Finally, for a detailed review of the Colorado Chamber’s legislative agenda for 2017-2018, which details the anti-business bills that the Colorado Chamber fought, review the following summaries:
The Political Landscape after Tuesday
What will it mean for the business community if the Democrats control Colorado State Government in 2019 and 2020?
Here are three plausible scenarios for a state that most political analysts now call “purple”:
First, the majority Senate Democrats might temper business-related legislation from the House that, in the past, was crafted and labeled “progressive” or “liberal” because the bills appealed to the base of the party, and the sponsors knew that the bills would not survive in the Senate. Thus, the Democrats saw no need to compromise as the bills were only intended to score political points.
Knowing that they will be able to put bills on the desk of a Democrat governor likely to sign them, the Senate Democrats—if they have only a narrow majority of one or two votes—may moderate their positions and work more closely with business organizations to take the concerns of the business community into account.
Senator Rachel Zenzinger (D-Arvada) recently told Ed Sealover, statehouse reporter for The Denver Business Journal, that concerns that that the Senate will steamroll the business community are unwarranted because there are pro-business moderates in the Democrat Caucus who are reticent to pass sweeping legislation that would slow the state’s economy and cost jobs.

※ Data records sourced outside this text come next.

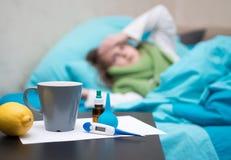 Больной младенец лежа в кровати перед ее стороной дает наркотики Стоковые Изображения RF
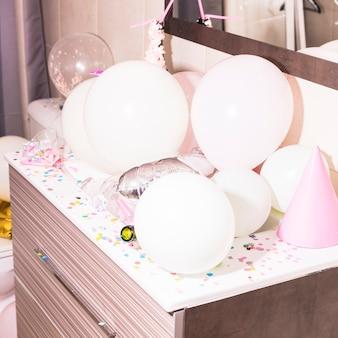 Confeti colorido y globos blancos en el escritorio de madera
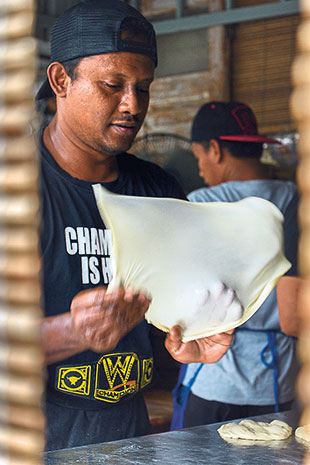 Flipping the dough for the roti canai to create more air pockets.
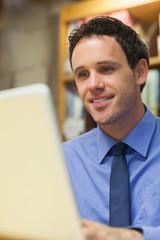 Smiling librarian working at laptop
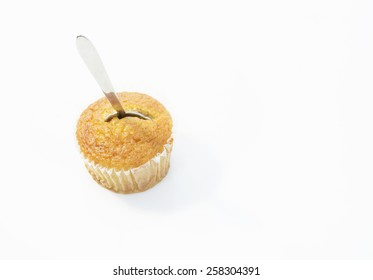 Cup of banana cake with spoon on top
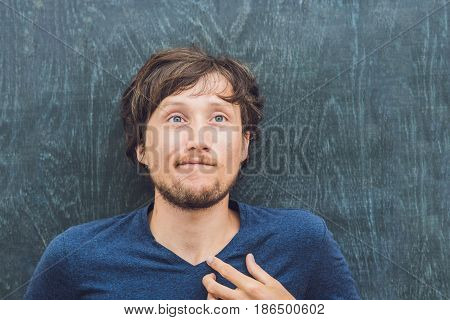 Top View Of A Young Man With Space For Text And Symbols On The Old Wooden Background. Concept For Co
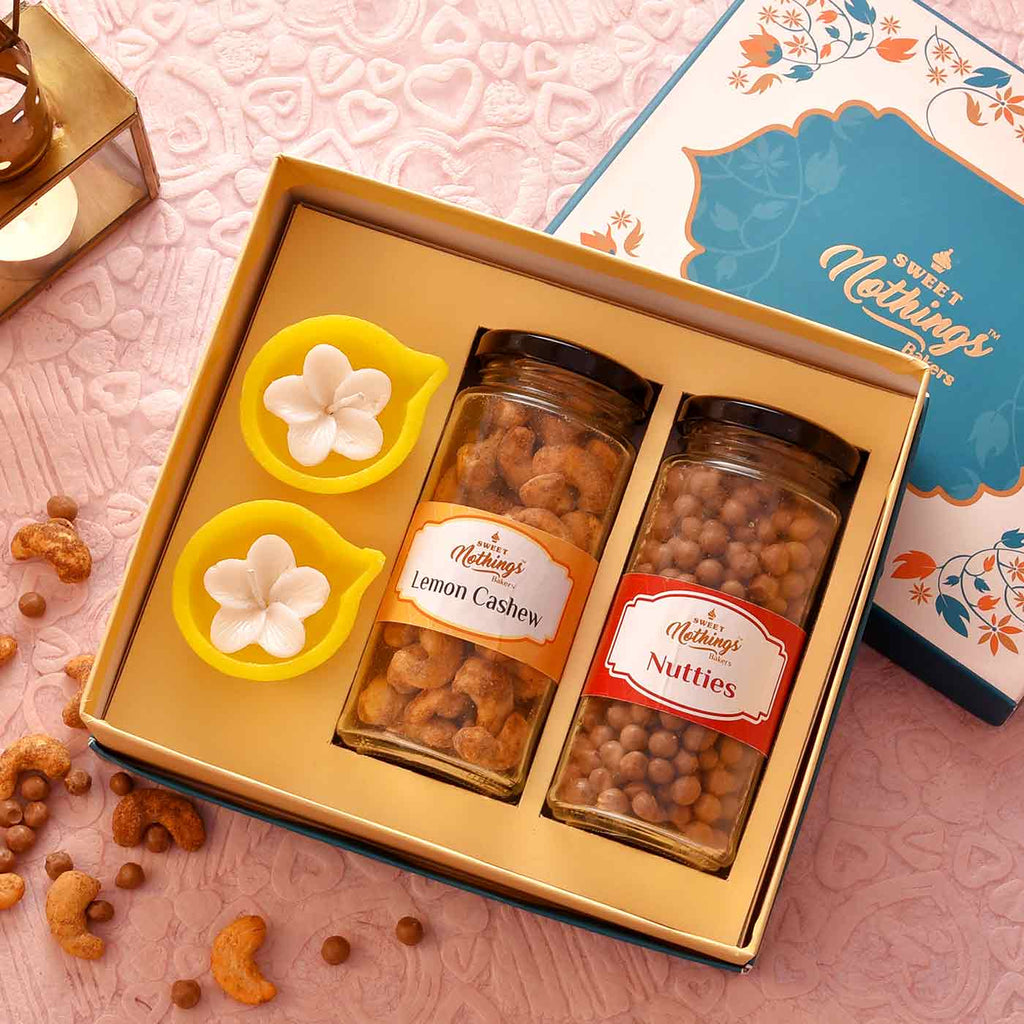 Amazing Hamper Of Nutties & Lemon Cashews With 2 Diya-Floral Candles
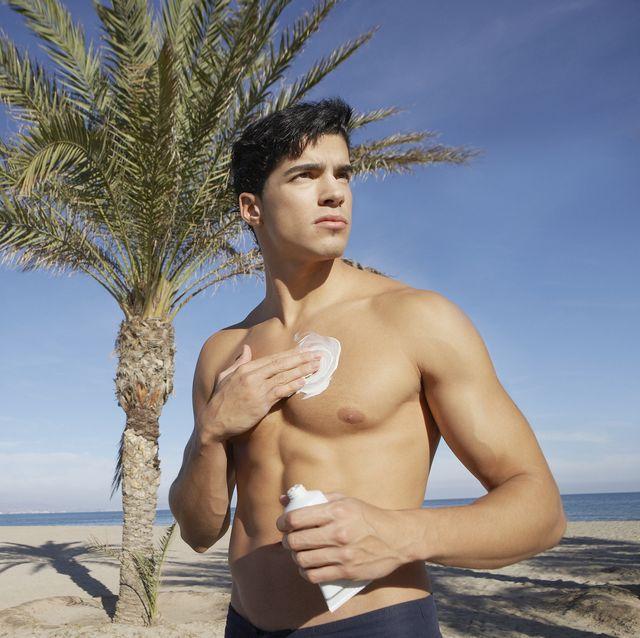 un hombre se aplica crema after sun en el pecho después de correr en la playa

Two bills that illustrate that moderation and compromise can, indeed, prevail include:
- The 2016 bill to provide accommodations in the workplace for pregnant workers; and
- The 2017 bill allowing workers to share compensation information among themselves.

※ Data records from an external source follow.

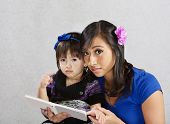 picture of sulky  - Cute child and young woman reading a story - JPG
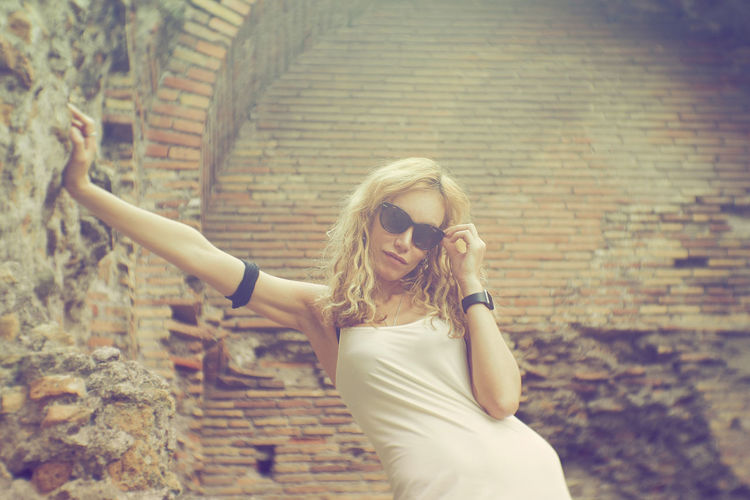 Portrait Of Woman In Sunglasses Standing Against Brick Wall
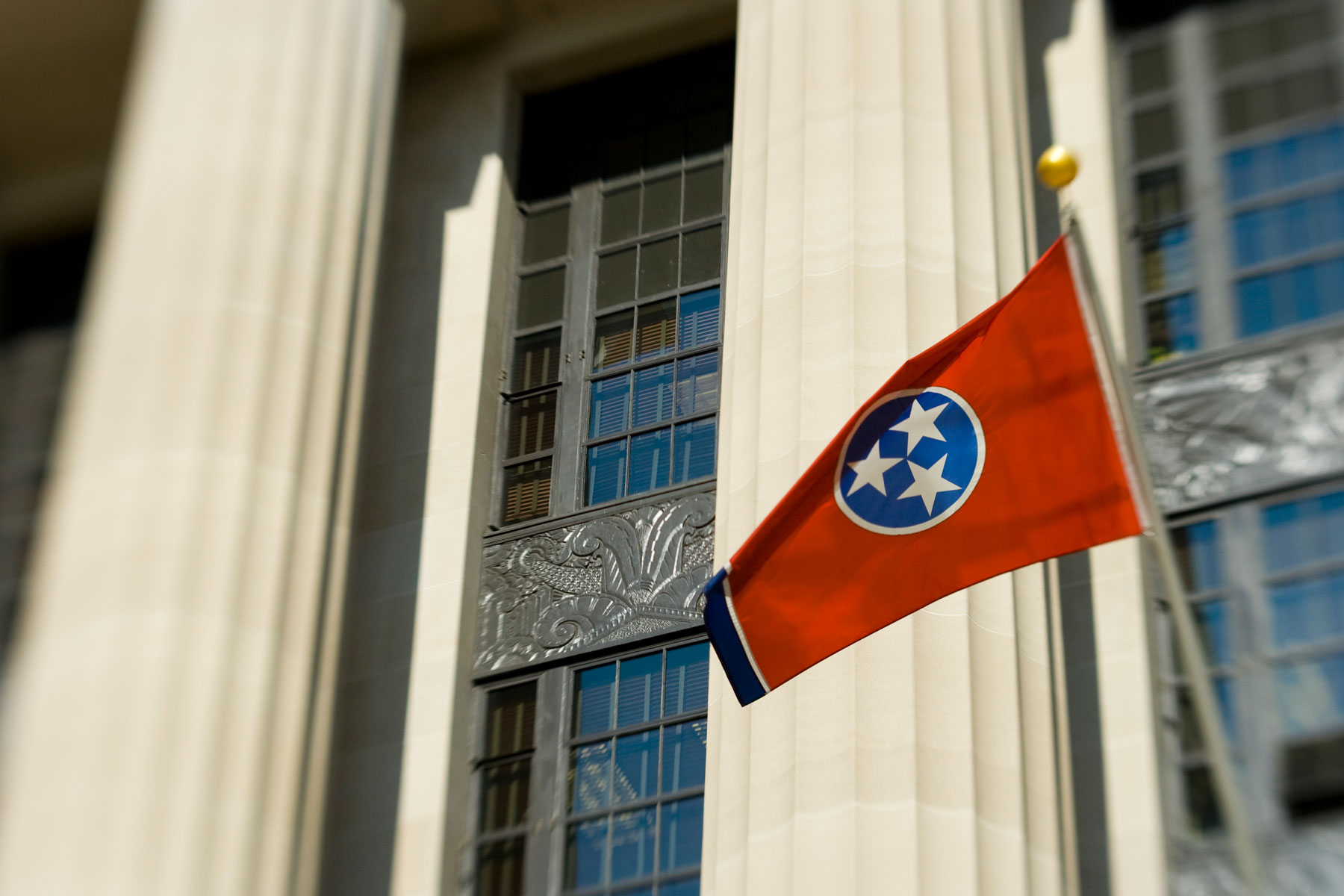 Tennessee state flag in front of government building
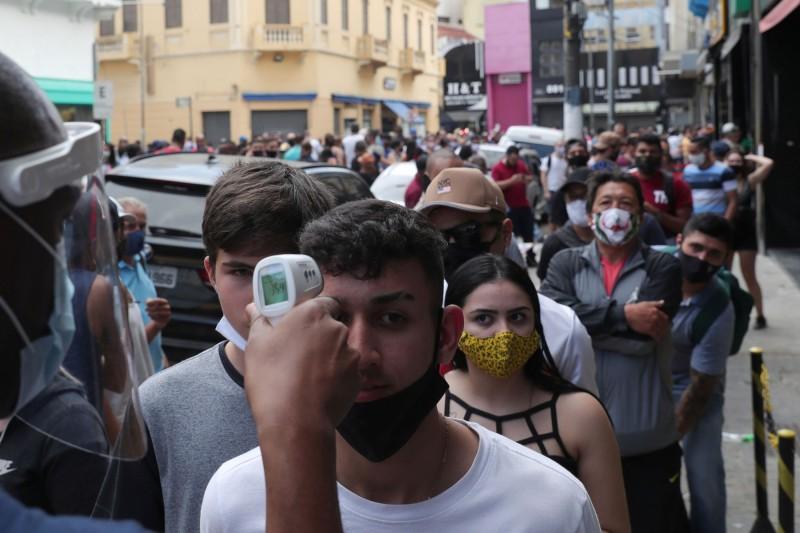 巴西染疫死亡人數超越英國,成為全球第二高。圖為巴西聖保羅民眾排隊等候進入購物中心。(路透)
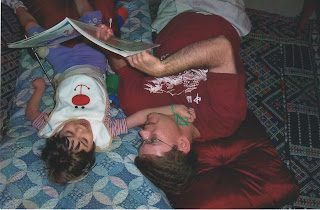 Father reading a book to daughter with significant disabilities while lying on the floor.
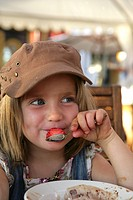 A smiling girl eating a strawberry.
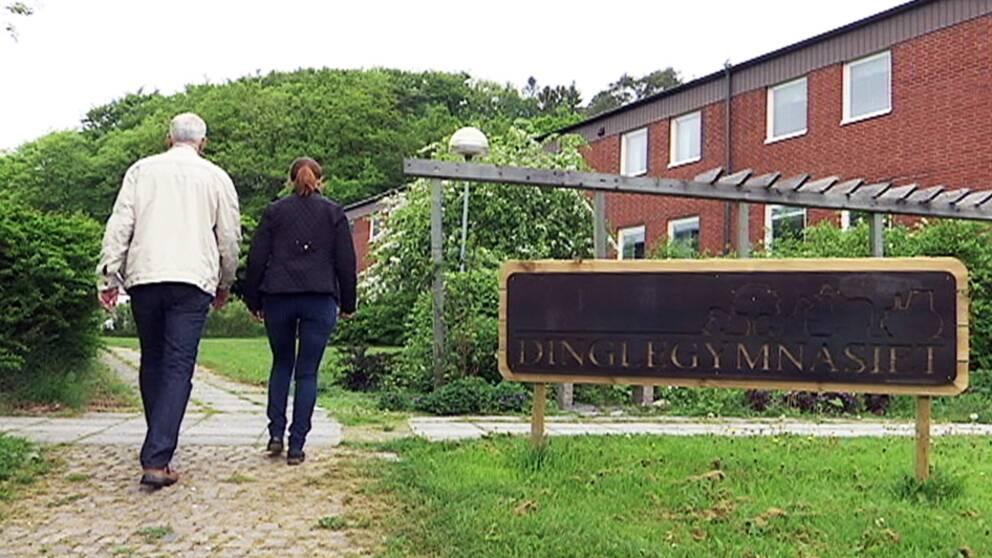 Två personer går med ryggen mot kameran intill en skylt som det står Dinglegymnasiet på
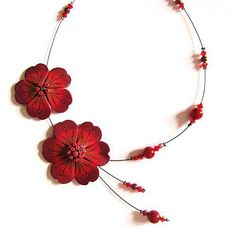 Beautiful floral necklace! I'd make a Fimo one with bats/moons
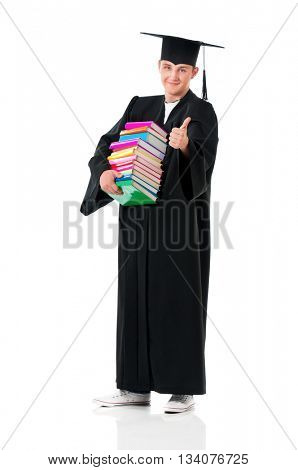 Full length portrait of a young graduation man holding books, isolated on white background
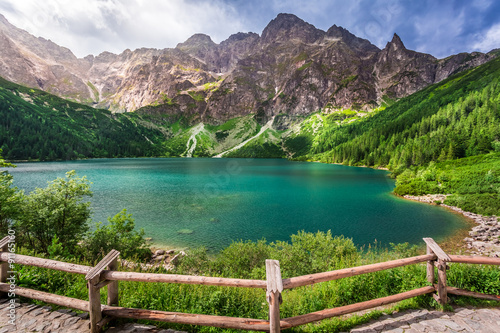 Fototapeta Crystal clear pond in the middle of the mountains obraz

Here’s a list of additional bills that demonstrate that compromise is possible:
- HB18-1128–Data Privacy for Consumers
- HB18-1256–Continuation of Civil Rights Commission
- HB18-1400–Increase in Air Quality Permit Fees
- HB16-1002–Employee Leave for Child’s Academic Activities
- HB16-1347–Employer Wage Law Violations
- HB16-1432–Inspection of Personnel Files
- SB15-107–Classification of Independent Contractors
- SB13-18–Permissible Use of Credit Information
(Note: HB stands for House bill and SB stands for Senate Bill. The number immediately after HB or SB is the year of the session; thus 18 means 2018, etc.)
Second, related to a possible one- or two-vote Democrat majority will be the potential role for a maverick Democrat “gatekeeper” to take an independent stand and oppose a controversial bill being advocated by the Chamber’s majority Democrats.

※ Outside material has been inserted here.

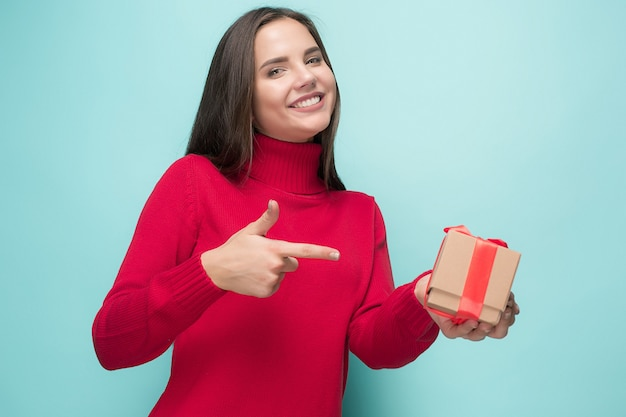 Portrait of happy young woman holding a gift isolated on blue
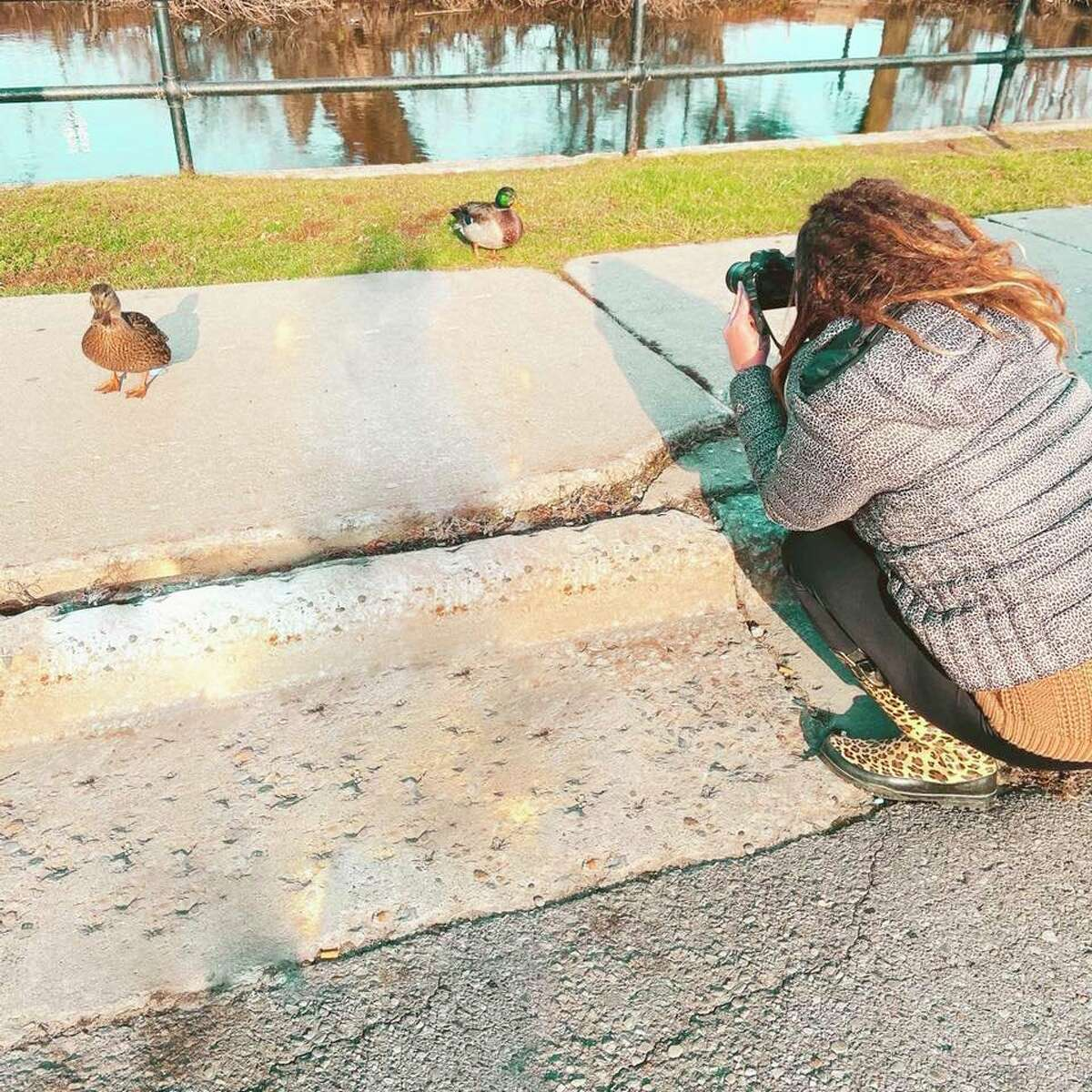 Vaughn is pictured taking a picture of a duck. As well as animals, she enjoys photographing families, nature scenes and more. (Courtesy photo)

Such was the case in 2014 when Senator Cheri Jahn (D-Wheat Ridge), an independent-minded legislator who ran a small business, was labeled the “Gatekeeper” by The Denver Business Journal. During that session, the Democrats controlled the Senate by one vote.
This year, Senator Jahn, who is term-limited, changed her party affiliation to “unaffiliated.”
Although a gatekeeper can wield substantial power, a legislator who plays this role takes an incredible political risk by alienating his or her caucus and leadership. Retribution may come in many forms, including location and size of office at the Capitol and committee assignments.
Third, the legislature’s Democrats and a Democrat Governor could choose to charge ahead full-tilt with a progressive/liberal agenda strongly opposed by the business community.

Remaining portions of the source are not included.